“Saudade: an emotional state of nostalgic or melancholic longing for an absent something or someone that one loves. It means missingness, “the love that remains” after someone is gone, perhaps to never return. It is the recollection of feelings, experiences, places, or events that once brought excitement, pleasure and well-being which triggers the senses and makes one live and feel again. It brings both sad and happy feelings together; sadness for the missing and happiness for having experienced the feeling again.”
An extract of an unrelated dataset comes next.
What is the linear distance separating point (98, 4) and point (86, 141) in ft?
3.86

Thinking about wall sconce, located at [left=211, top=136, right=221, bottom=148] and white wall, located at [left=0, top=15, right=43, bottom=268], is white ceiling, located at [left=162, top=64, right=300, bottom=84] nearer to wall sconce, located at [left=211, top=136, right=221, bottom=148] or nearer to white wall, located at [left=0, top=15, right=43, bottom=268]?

Saudade is one of my favorite words, because it succinctly describes an emotional state of something that many see as paradoxical. how can you be both happy and sad at the same time? but life isn’t always one way or the other or black or white. there is much more grey space where people, ideas and things meet, and it’s something i think we lose in our ‘canned’ versions of how things are supposed to be. life can be very bittersweet and ironic.
personally, i find the endless enlightenment quest to live in a continuous state of some zen bliss, joy and ‘happiness’ meaningless and empty. sorry, life is just not like that. sometimes…yes i am deleriously happy sometimes, i do find peace, have moments of bliss. but that’s not a sustainable place to be all the time. it’s not realistic.
strive instead for content. for real, honest and authentic and let both the feelings of sadness and joy come and go, like they are supposed to. this is how you learn what each side is about… how can you truly know what bliss is like if you have never felt real sorrow, or know true love without loss? so just be present when all the things happen (and they will). yes, practice gratitude, but also be grateful for the things which are difficult, and uncomfortable because this is where you see that you need the darkness to understand the light. this is where you grow.
a wise woman once told me that you will only find grace in the grey.
so, namaste. yin and yang, balance… that’s how you find peace.